[To be done] Write out the dashboard guide word for word, everything from "The half-moon gauge" down to "for an inspection.".

Dashboard
The Dashboard is the main screen of ESP-GUARDX — a single view that lets a field operator answer "is the well healthy right now?" without drilling into any sub-screen. The annotated screenshot below points out the three things you should read every time you walk up to the device.

How to Read the Dashboard at a Glance
The screen is split into two horizontal bands — Surface Equipment above ground and Downhole Equipment below ground — connected by an animated cable that visually mirrors the real ESP system.
1. Surface Train Status Dots (top band)
The upper band is a stylised one-line diagram of the surface power train: XFMR SD → VSD → XFMR SU → Wellhead. The small coloured dot above each illustration is the at-a-glance health indicator for that component:

| Dot Colour | What It Means | What to Do |
|---|---|---|
| Green | Every monitored parameter for that component is inside its warn band | Nothing — keep an eye on trends |
| Orange | At least one parameter has crossed its warn threshold | Investigate — check the component's detail page |
| Red | At least one parameter has crossed its trip threshold (event recorded) | Treat as a fault — go to Events to review the recording |
The thresholds that drive the colour are the ones you set in Event Settings, so the dot is only as useful as the limits you've configured.
2. System Health Score (downhole band, left)

The half-moon gauge fuses motor, pump, power-quality and well readings into a single 0–100 number with a qualitative label (Poor / Fair / Good / Excellent). It weights the same warn / trip distances the dots use, but on a continuous scale — so a score that's been drifting from 95 → 80 over a week is a useful early warning even if no dot has flipped colour yet. The full scoring model and worked 65/100 warning example are documented in Health Score Calculation Logic.
Use it as a trend indicator, not an instantaneous measurement: a single dip is normal noise; a sustained drop calls for an inspection.
3. Downhole ESP Assembly (downhole band, right)

[Data lines]
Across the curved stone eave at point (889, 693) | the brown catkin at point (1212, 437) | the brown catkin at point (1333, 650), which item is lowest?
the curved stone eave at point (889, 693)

[Full answer]
The half-moon gauge fuses motor, pump, power-quality and well readings into a single 0–100 number with a qualitative label (Poor / Fair / Good / Excellent). It weights the same warn / trip distances the dots use, but on a continuous scale — so a score that's been drifting from 95 → 80 over a week is a useful early warning even if no dot has flipped colour yet. The full scoring model and worked 65/100 warning example are documented in Health Score Calculation Logic.
Use it as a trend indicator, not an instantaneous measurement: a single dip is normal noise; a sustained drop calls for an inspection.